The code above is the quickest way to get started, however to learn more about H2O AutoML we recommend taking a look at our more in-depth AutoML tutorial (available in R and Python).

AutoML Output

The AutoML object includes a “leaderboard” of models that were trained in the process, including the 5-fold cross-validated model performance (by default). The number of folds used in the model evaluation process can be adjusted using the nfolds parameter. If the user would like to score the models on a specific dataset, they can specify the leaderboard_frame argument, and then the leaderboard will show scores on that dataset instead.

The models are ranked by a default metric based on the problem type (the second column of the leaderboard). In binary classification problems, that metric is AUC, and in multiclass classification problems, the metric is mean per-class error. In regression problems, the default sort metric is deviance. Some additional metrics are also provided, for convenience.
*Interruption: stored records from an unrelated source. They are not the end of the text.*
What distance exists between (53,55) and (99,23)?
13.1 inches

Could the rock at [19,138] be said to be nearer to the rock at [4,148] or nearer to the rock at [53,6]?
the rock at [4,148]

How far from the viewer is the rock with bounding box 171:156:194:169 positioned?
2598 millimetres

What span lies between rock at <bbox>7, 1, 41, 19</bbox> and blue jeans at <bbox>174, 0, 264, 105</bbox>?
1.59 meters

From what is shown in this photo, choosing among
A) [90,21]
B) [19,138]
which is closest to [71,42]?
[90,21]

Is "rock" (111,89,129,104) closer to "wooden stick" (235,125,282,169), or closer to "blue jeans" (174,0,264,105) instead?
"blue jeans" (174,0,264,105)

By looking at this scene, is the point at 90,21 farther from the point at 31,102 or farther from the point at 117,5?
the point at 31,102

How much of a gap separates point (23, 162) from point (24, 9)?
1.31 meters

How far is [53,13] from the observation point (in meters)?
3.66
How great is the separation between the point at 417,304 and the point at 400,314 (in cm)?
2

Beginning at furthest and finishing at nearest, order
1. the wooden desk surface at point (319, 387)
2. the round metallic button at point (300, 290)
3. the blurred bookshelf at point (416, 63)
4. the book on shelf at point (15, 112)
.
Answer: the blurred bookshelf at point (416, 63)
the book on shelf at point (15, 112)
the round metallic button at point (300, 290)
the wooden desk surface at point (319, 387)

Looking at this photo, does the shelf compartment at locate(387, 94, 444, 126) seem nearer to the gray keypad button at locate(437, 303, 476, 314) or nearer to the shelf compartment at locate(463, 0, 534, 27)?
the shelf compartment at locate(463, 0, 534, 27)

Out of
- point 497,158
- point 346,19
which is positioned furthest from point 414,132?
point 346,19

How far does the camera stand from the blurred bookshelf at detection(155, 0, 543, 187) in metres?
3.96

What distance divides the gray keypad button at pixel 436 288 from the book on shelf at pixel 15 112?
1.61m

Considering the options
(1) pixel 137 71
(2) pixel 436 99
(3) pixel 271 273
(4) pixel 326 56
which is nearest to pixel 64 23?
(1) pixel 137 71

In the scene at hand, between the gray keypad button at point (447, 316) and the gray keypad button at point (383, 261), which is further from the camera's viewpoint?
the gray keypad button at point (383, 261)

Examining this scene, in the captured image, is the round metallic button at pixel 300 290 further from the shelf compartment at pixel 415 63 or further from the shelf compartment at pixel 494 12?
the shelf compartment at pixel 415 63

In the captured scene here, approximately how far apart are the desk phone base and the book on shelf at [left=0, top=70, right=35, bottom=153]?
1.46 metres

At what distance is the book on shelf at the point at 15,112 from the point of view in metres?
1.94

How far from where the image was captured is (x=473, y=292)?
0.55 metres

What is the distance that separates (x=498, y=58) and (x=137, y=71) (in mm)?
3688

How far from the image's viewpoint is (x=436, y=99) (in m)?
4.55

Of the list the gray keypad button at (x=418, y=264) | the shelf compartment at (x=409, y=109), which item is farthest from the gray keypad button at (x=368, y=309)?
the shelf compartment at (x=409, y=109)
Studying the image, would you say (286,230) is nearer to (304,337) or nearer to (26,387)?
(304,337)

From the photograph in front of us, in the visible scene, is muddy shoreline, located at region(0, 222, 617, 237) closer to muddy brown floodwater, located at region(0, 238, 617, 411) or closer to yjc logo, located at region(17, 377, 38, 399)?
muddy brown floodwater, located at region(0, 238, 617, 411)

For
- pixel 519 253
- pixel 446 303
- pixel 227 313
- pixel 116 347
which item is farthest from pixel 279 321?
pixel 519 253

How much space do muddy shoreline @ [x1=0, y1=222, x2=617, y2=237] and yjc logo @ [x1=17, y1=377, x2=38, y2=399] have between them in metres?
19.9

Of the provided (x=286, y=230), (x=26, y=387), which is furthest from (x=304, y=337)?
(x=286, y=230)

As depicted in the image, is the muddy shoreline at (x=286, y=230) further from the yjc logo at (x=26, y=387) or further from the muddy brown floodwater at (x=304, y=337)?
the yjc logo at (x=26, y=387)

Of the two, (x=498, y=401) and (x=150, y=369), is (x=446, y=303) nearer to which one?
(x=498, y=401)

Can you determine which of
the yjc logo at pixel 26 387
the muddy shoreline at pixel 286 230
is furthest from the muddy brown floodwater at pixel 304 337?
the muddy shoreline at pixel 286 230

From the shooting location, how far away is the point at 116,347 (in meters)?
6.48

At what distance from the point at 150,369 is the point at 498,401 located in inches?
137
Here is an example leaderboard for a binary classification task:

model_id auc logloss mean_per_class_error rmse mse
StackedEnsemble_AllModels_AutoML_20181212_105540 0.7898014 0.5511086 0.3331737 0.4321104 0.1867194
StackedEnsemble_BestOfFamily_AutoML_20181212_105540 0.7884246 0.5521454 0.3231919 0.4326254 0.1871647
XGBoost_1_AutoML_20181212_105540 0.7846510 0.5575305 0.3254707 0.4349489 0.1891806
XGBoost_grid_1_AutoML_20181212_105540_model_4 0.7835232 0.5578542 0.3188188 0.4352486 0.1894413
XGBoost_grid_1_AutoML_20181212_105540_model_3 0.7830043 0.5596125 0.3250808 0.4357077 0.1898412
XGBoost_2_AutoML_20181212_105540 0.7813603 0.5588797 0.3470738 0.4359074 0.1900153
XGBoost_3_AutoML_20181212_105540 0.7808475 0.5595886 0.3307386 0.4361295 0.1902090
GBM_5_AutoML_20181212_105540 0.7808366 0.5599029 0.3408479 0.4361915 0.1902630
GBM_2_AutoML_20181212_105540 0.7800361 0.5598060 0.3399258 0.4364149 0.1904580
GBM_1_AutoML_20181212_105540 0.7798274 0.5608570 0.3350957 0.4366159 0.1906335
GBM_3_AutoML_20181212_105540 0.7786685 0.5617903 0.3255378 0.4371886 0.1911339
XGBoost_grid_1_AutoML_20181212_105540_model_2 0.7744105 0.5750165 0.3228112 0.4427003 0.1959836
GBM_4_AutoML_20181212_105540 0.7714260 0.5697120 0.3374203 0.4410703 0.1945430
GBM_grid_1_AutoML_20181212_105540_model_1 0.7697524 0.5725826 0.3443314 0.4424524 0.1957641
GBM_grid_1_AutoML_20181212_105540_model_2 0.7543664 0.9185673 0.3558550 0.4966377 0.2466490
DRF_1_AutoML_20181212_105540 0.7428924 0.5958832 0.3554027 0.4527742 0.2050045
XRT_1_AutoML_20181212_105540 0.7420910 0.5993457 0.3565826 0.4531168 0.2053148
DeepLearning_grid_1_AutoML_20181212_105540_model_2 0.7417952 0.6014974 0.3682910 0.4549035 0.2069372
XGBoost_grid_1_AutoML_20181212_105540_model_1 0.6935538 0.6207021 0.4058805 0.4657911 0.2169614
DeepLearning_1_AutoML_20181212_105540 0.6913704 0.6379538 0.4093513 0.4717801 0.2225765
DeepLearning_grid_1_AutoML_20181212_105540_model_1 0.6900835 0.6617941 0.4184695 0.4766352 0.2271811
GLM_grid_1_AutoML_20181212_105540_model_1 0.6826481 0.6385205 0.3972341 0.4726827 0.2234290

When using Python or R clients, you can also access meta information with the following AutoML object properties:

  • event_log: an H2OFrame with selected AutoML backend events generated during training.
  • training_info: a dictionary exposing data that could be useful for post-analysis; for example various timings.

Experimental Features

XGBoost

AutoML now includes XGBoost GBMs (Gradient Boosting Machines) among its set of algorithms. This feature is currently provided with the following restrictions:

  • XGBoost is used only if it is available globally and if it hasn’t been explicitly disabled.
  • XGBoost is disabled by default in AutoML when running H2O-3 in multi-node due to current limitations. XGBoost can however be enabled experimentally in multi-node by setting the environment variable -Dsys.ai.h2o.automl.xgboost.multinode.enabled=true (when launching the H2O process from the command line) for every node of the H2O cluster.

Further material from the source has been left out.